#### [INSTRUCCIONES]
#1 Cita palabra por palabra la reseña sobre Roger Casement, empezando por "Con la ductilidad" y siguiendo hasta "inglés de Wilson).".
#2 Sigue escribiendo la reseña sobre Roger Casement desde donde termina.

#### [TEXTO EXTRAÍDO]
>>>>>
Un hombre de leyenda. Mario Vargas Llosa se encontraba abocado a los detalles finales de esta obra cuando fue anoticiado del galardón sueco.

Con la ductilidad a la que nos tiene acostumbrados, rescata la figura del irlandés Roger Casement “El celta” -pionero en la denuncia de la trata de esclavos, promiscuidad y abuso en el Congo belga y en La Amazonía-, para dar cuenta de sus penurias, sin olvidar destacar en las páginas finales los ayudantes que colaboraron en la base documental.

La obra está dividida en tres partes (El Congo, La Amazonía, Irlanda), con saltos temporales que permiten reconstruir gran parte de la historia y recuperar un hombre de leyenda perdido en la injusticia de los falsos pruritos morales, reivindicado luego por la memoria de los derechos humanos en la posteridad, ya que según se detalla, en 1965 sus restos fueron expatriados (durante el gobierno inglés de Wilson).

Una poética particular permite apreciar los momentos extremos del protagonista. En la celda esperando el veredicto -que lo llevará a la horca-, revive la historia sin olvidar detalles, que avanzan y retroceden, tanto para caracterizar a los personajes como para explicar la inmundicia de los poderosos, capaces de ultrajar al mando del “chicote” a los desposeídos, utilizados para lo peor de las faenas y en el mejor de los casos, para servir a los blancos.
<<<<<
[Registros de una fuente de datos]
>>>>>
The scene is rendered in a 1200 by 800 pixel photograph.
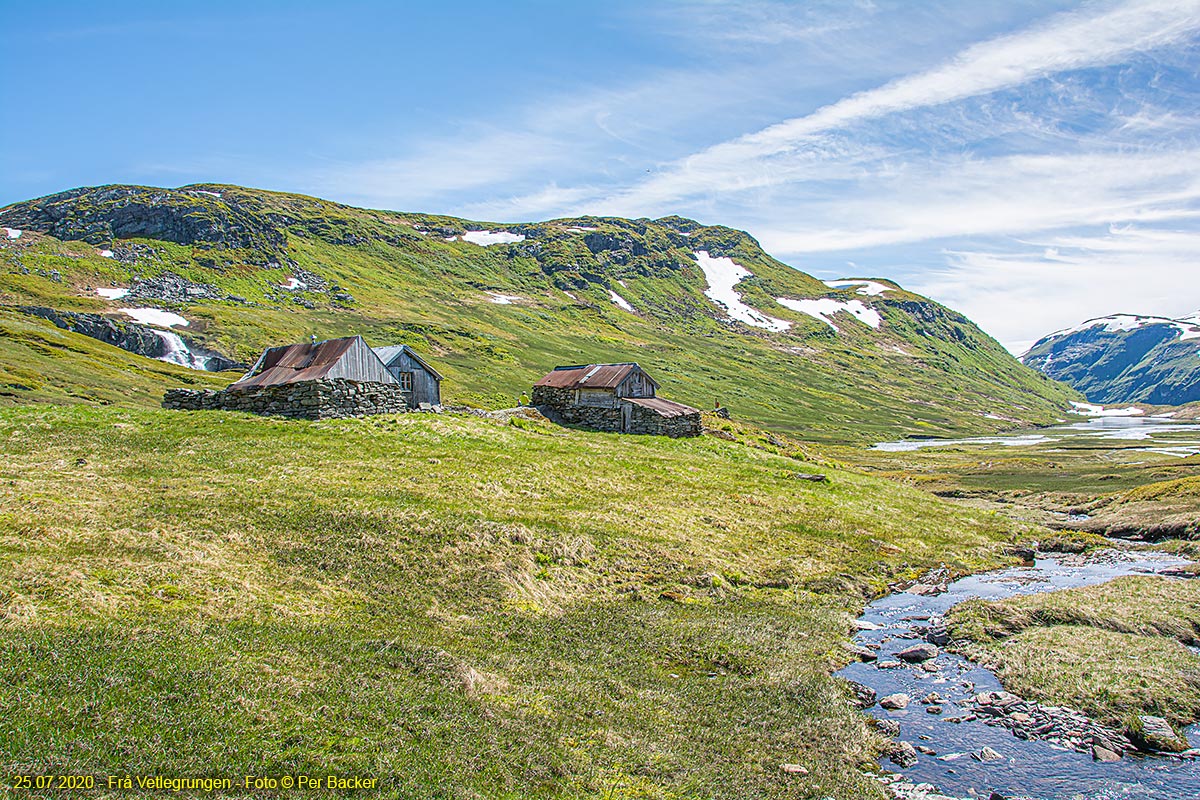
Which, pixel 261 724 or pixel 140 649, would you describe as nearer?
pixel 261 724

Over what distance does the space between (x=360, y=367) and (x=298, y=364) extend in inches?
181

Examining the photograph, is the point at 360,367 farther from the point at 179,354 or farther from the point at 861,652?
the point at 179,354

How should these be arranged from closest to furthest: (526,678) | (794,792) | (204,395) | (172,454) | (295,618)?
(794,792), (526,678), (295,618), (172,454), (204,395)

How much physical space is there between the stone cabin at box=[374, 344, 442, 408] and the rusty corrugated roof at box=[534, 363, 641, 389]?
12115 millimetres

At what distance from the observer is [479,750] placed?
41.8 ft

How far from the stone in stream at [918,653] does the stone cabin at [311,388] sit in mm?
37869

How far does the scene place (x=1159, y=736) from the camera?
52.4 feet

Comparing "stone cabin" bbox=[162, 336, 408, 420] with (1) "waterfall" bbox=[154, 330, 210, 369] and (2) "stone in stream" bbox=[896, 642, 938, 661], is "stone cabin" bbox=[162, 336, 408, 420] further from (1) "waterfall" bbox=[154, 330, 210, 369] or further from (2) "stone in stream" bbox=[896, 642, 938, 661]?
(1) "waterfall" bbox=[154, 330, 210, 369]

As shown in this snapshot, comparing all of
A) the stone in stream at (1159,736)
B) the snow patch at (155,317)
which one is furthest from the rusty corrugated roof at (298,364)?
the snow patch at (155,317)

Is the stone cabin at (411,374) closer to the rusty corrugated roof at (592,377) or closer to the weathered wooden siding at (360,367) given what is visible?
the weathered wooden siding at (360,367)

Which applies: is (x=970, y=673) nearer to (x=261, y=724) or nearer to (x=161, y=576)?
(x=261, y=724)

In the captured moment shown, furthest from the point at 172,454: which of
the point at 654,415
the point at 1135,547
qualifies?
the point at 1135,547

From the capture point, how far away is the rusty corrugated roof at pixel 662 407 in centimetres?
6131

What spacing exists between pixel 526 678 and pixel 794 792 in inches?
265
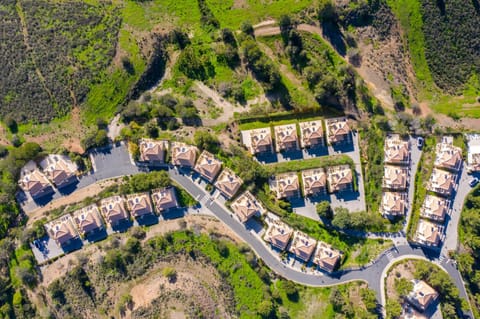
<<<<<
#### [RESPUESTAS NUMERADAS]
#1
Con la ductilidad a la que nos tiene acostumbrados, rescata la figura del irlandés Roger Casement “El celta” -pionero en la denuncia de la trata de esclavos, promiscuidad y abuso en el Congo belga y en La Amazonía-, para dar cuenta de sus penurias, sin olvidar destacar en las páginas finales los ayudantes que colaboraron en la base documental.

La obra está dividida en tres partes (El Congo, La Amazonía, Irlanda), con saltos temporales que permiten reconstruir gran parte de la historia y recuperar un hombre de leyenda perdido en la injusticia de los falsos pruritos morales, reivindicado luego por la memoria de los derechos humanos en la posteridad, ya que según se detalla, en 1965 sus restos fueron expatriados (durante el gobierno inglés de Wilson).

#2
Crónicas, sucesos, en secuencias muy bien organizadas con las interrupciones discursivas necesarias para aliento del lector -preso de la oscuridad humana-, en los que se explican las incongruencias y el destino fatal de este hombre de leyenda, a quien le tocó padecer la misma desgracia de los negros por quienes había luchado: la muerte. Un tribunal priorizó los comentarios nunca esclarecidos de su inmoralidad -supuesta homosexualidad y pederastia-, por sobre su humanidad.

La mención de escritores de la época -Yeats, Conan Doyle, Shaw y Chesterton, entre otros- y su actitud ante la realidad social, semeja cierto paralelismo con la del propio autor frente a la cuestión pública, especialmente Conrad, a quien consideraba débil y escurridizo, a pesar de lo que le había enseñado durante el tiempo transcurrido juntos en El Congo, cuando todavía no era escritor.

Las denuncias permanentes por la entrega de tierra a cambio de ayuda social, que los negros firmaban sin saber leer ni escribir, dejaban en claro no sólo la prepotencia del conquistador cuestión -ya tratada y conocida por el autor- sino la estrechez mental del blanco, incapaz de sentir o de observar otra salida: vendrán médicos, escuelas, compañías, “pero su estado mental siempre estará más cerca del cocodrilo y el hipopótamo que de Ud. o de mí”, reproducía un diálogo entre Morton Stanley (héroe admirado en su infancia) y Roger, ante los intercambios (más tarde observados en La Amazonía), basados en la santísima trinidad de las tres C: cristianismo, civilización y comercio, con las que el blanco insistía para reemplazar las costumbres de los negros.

Las descripciones y caracterizaciones van delineando con presteza los extremos del hombre en sus bajezas y liviandades, que con especial detalle colabora en los cuadros de denigración y corrupción.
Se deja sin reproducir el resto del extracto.